= Kings in Darkness =

"Kings in Darkness" is a sword and sorcery short story by English writer Michael Moorcock. It was first published in Science Fantasy No. 54 in 1962. It has been reprinted as part of the Elric sagas and also reprinted in the anthology The Spell of Seven, edited by L. Sprague de Camp.

==Plot summary==
The story picks up the saga of Elric as he and Moonglum of Elwher barely escape with their lives from Nadsokor, the city of Beggars and find themselves in the cursed forest of Troos. Elric is able to collect various sorcerous herbs that grow only there, and they meet the young and beautiful Lady Zarozinia of Kaarlak, sole survivor of a massacre by the physically and mentally twisted Orgians. They agree to escort her to safety, but are further attacked by Orgians and escape, leaving their treasure behind.

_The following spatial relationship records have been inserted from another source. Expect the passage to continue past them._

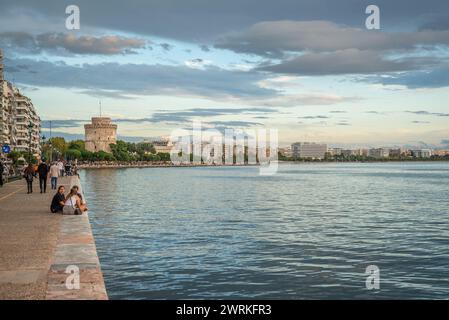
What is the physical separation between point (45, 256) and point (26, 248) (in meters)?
1.19

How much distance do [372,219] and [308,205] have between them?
8524 mm

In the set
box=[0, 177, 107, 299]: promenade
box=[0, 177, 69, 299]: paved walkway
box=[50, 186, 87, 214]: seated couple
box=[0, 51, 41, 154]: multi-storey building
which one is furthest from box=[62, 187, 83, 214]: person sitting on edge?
box=[0, 51, 41, 154]: multi-storey building

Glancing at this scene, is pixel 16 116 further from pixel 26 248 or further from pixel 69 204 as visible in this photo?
pixel 26 248

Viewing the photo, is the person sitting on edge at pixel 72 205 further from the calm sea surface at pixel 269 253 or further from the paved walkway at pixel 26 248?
the calm sea surface at pixel 269 253

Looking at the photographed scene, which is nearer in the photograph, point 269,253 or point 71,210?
point 269,253

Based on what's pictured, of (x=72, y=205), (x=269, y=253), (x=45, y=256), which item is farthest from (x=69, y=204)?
(x=45, y=256)

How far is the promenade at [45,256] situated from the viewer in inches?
350

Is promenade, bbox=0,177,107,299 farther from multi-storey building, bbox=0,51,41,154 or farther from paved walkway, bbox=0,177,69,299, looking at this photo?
multi-storey building, bbox=0,51,41,154

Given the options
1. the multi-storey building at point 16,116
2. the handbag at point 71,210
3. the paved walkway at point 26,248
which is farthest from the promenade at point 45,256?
the multi-storey building at point 16,116

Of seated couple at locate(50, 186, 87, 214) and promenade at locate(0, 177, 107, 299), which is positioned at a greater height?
seated couple at locate(50, 186, 87, 214)

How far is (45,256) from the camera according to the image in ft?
38.2

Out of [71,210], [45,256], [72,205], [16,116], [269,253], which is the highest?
[16,116]

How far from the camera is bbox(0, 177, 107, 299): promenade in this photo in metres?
8.88
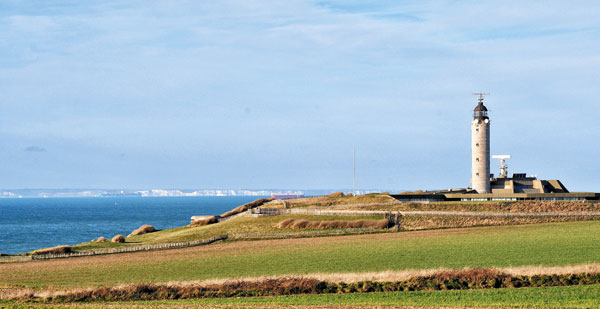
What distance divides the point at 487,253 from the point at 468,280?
16717 mm

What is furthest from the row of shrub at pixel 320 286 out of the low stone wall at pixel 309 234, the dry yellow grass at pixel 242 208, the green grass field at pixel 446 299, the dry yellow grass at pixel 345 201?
the dry yellow grass at pixel 242 208

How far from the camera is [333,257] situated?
5769cm

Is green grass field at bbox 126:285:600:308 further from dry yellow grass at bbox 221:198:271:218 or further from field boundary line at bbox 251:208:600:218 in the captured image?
dry yellow grass at bbox 221:198:271:218

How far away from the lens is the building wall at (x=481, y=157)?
103625 millimetres

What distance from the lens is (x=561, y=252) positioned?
5384 centimetres

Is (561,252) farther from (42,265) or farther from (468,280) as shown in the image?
(42,265)

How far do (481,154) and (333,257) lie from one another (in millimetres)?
52025

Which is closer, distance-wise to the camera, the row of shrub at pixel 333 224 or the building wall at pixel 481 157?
the row of shrub at pixel 333 224

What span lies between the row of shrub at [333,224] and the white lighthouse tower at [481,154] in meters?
27.7

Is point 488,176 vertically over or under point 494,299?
over

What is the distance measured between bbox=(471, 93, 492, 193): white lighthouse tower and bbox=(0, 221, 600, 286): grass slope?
29743 mm

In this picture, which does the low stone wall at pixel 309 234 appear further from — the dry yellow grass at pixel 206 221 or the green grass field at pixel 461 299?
the green grass field at pixel 461 299

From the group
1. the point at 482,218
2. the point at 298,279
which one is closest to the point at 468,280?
the point at 298,279

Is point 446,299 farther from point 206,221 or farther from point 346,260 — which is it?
point 206,221
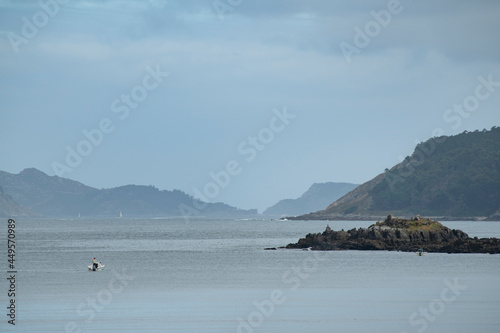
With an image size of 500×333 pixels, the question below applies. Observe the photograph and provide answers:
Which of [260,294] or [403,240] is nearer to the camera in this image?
[260,294]

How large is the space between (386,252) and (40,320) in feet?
207

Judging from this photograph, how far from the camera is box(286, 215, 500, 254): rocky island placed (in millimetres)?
96562

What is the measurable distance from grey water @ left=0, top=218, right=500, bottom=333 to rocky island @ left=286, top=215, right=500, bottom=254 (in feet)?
24.8

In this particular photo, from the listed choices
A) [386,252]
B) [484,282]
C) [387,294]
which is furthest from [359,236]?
Result: [387,294]

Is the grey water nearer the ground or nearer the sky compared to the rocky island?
nearer the ground

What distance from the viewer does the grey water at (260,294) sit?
1538 inches

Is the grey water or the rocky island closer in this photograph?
the grey water

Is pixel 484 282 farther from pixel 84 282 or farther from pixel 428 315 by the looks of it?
pixel 84 282

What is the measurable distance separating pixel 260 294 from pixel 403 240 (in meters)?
53.1

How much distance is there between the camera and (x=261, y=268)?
74688mm

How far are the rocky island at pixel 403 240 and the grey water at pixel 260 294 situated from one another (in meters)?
7.55

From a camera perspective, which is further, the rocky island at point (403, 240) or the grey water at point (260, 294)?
the rocky island at point (403, 240)

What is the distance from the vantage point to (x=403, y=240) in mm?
102125

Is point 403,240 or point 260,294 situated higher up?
point 403,240
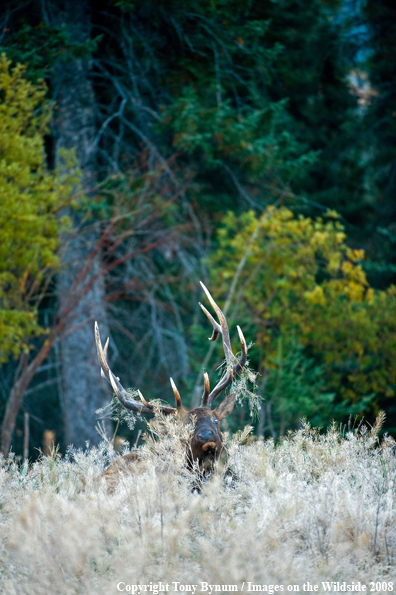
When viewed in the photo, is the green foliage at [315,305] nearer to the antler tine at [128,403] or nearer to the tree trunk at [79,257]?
the tree trunk at [79,257]

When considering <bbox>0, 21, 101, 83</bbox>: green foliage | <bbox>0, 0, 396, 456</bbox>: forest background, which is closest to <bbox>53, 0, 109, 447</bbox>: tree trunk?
<bbox>0, 0, 396, 456</bbox>: forest background

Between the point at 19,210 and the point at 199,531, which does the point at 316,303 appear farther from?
the point at 199,531

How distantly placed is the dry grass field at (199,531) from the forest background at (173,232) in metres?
5.25

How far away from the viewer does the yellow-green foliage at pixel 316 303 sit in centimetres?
1124

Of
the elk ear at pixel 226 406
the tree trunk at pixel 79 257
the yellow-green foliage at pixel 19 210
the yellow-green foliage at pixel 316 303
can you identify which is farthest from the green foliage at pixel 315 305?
the elk ear at pixel 226 406

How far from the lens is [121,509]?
3.95 m

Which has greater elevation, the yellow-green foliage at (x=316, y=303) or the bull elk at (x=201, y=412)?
the bull elk at (x=201, y=412)

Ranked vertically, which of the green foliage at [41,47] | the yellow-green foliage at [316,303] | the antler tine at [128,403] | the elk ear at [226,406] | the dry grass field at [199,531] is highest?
the green foliage at [41,47]

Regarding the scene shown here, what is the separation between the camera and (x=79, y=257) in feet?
35.4

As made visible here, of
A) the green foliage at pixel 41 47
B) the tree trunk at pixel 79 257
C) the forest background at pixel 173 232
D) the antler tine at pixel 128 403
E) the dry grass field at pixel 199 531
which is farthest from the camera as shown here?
the tree trunk at pixel 79 257

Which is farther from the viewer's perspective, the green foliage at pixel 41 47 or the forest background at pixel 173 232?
the forest background at pixel 173 232

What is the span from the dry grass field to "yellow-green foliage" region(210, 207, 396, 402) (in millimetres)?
6740

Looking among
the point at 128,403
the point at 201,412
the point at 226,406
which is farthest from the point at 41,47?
the point at 201,412

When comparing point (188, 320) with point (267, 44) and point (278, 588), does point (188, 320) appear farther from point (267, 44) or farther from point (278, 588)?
point (278, 588)
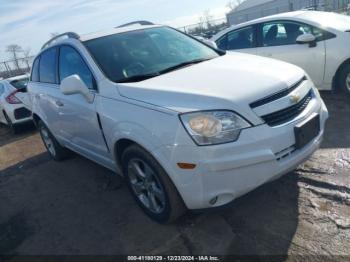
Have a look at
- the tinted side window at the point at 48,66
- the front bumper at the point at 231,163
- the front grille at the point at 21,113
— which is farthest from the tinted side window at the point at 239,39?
the front grille at the point at 21,113

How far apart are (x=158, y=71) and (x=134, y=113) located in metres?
0.71

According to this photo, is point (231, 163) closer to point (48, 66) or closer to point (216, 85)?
point (216, 85)

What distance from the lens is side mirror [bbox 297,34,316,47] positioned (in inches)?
231

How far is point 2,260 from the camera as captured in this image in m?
3.57

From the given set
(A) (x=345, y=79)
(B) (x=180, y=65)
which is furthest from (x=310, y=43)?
(B) (x=180, y=65)

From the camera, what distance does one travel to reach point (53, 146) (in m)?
5.95

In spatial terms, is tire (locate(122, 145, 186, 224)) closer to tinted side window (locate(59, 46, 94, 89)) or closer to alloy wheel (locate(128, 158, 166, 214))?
alloy wheel (locate(128, 158, 166, 214))

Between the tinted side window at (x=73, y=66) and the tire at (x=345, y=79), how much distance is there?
13.0ft

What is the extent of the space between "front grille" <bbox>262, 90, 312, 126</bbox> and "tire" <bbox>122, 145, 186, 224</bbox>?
952mm

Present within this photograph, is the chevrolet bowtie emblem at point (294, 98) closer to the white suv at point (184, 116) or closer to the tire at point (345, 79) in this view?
the white suv at point (184, 116)

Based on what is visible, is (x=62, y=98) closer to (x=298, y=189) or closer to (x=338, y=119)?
(x=298, y=189)

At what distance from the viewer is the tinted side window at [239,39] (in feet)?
22.8

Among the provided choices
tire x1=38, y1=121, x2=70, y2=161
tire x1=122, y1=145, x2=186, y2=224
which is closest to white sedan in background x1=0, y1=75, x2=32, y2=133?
tire x1=38, y1=121, x2=70, y2=161

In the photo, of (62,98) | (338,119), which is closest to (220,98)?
(62,98)
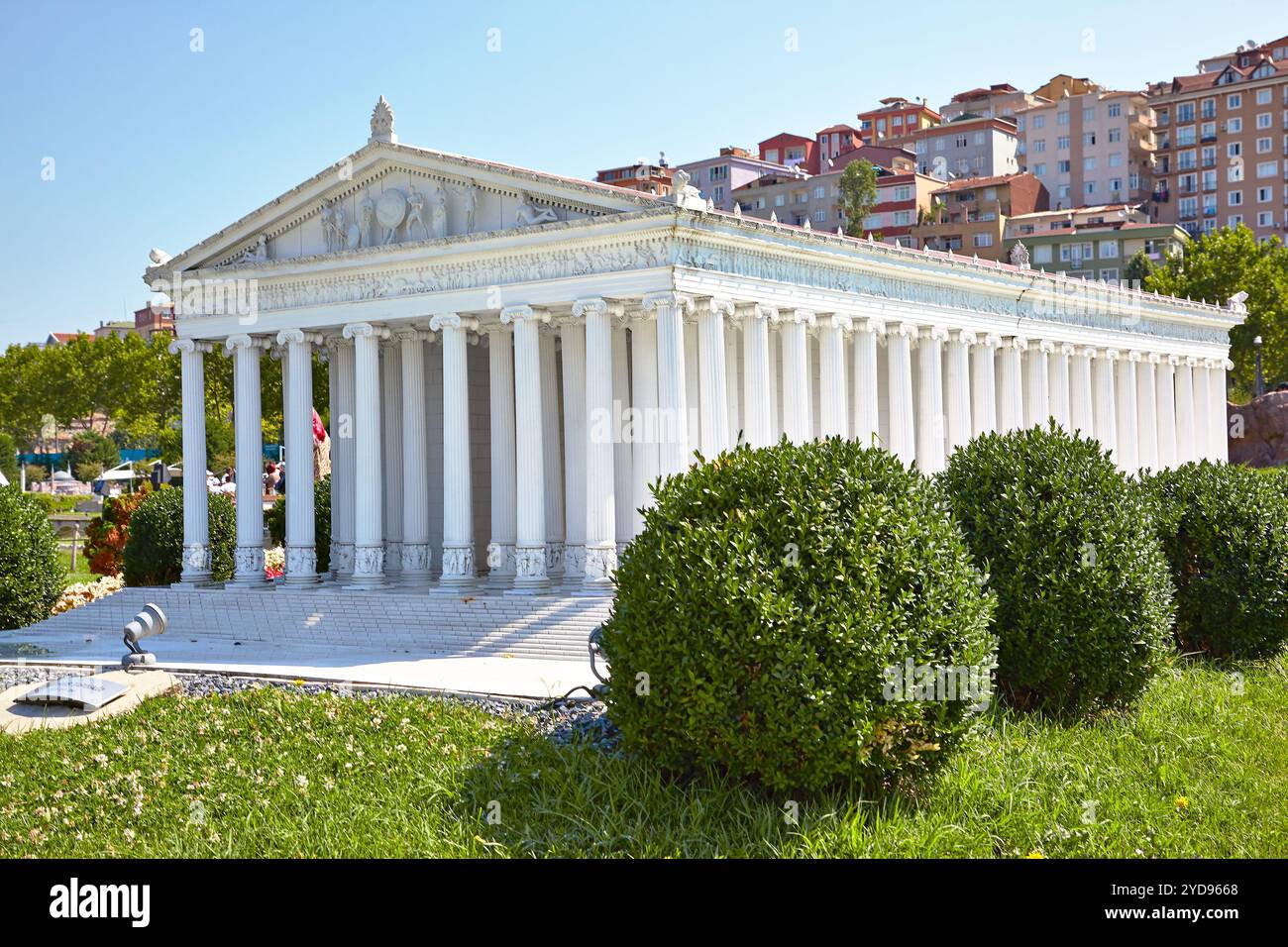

The trio, now protected by Elric's magic, bluff their way into the citadel of the Orgians, in the guise of messengers of the Gods, but King Gutheran and his son Prince Hurd see through their lie and imprison the travellers.

Elric is chained at the entrance to the barrow, beneath which live the Hill-Folk, the undead ancestors of the Orgians. About to be eaten alive by the gibbering ghouls, he prays to Arioch the Demon God, who sends a lightning-bolt to shatter his chains, allowing his escape. Moonglum thus far has escaped capture, but Zarozinia has been imprisoned. She is released by Gutheran's brother, the blind minstrel Veerkad, who plans to sacrifice her and use her blood to complete a spell to raise the Hill-Folk. He is interrupted in this devilish work by Prince Hurd and it's Veerkad's blood that completes the magic. The Hill-Folk, led by their Hill-King, arise and invade the Great Hall to massacre the Orgians.

Gutheran, who fears the arrival of the Hill-King more than anything, dies of a seizure. Elric can do nothing against the Hill-King, who is proof against even his sword Stormbringer, but with Moonglum's aid, he lures the undead King into a blazing fire. As the Hill-King finally perishes and the massacre continues, the castle falls into blazing ruin and the trio make their escape from Org.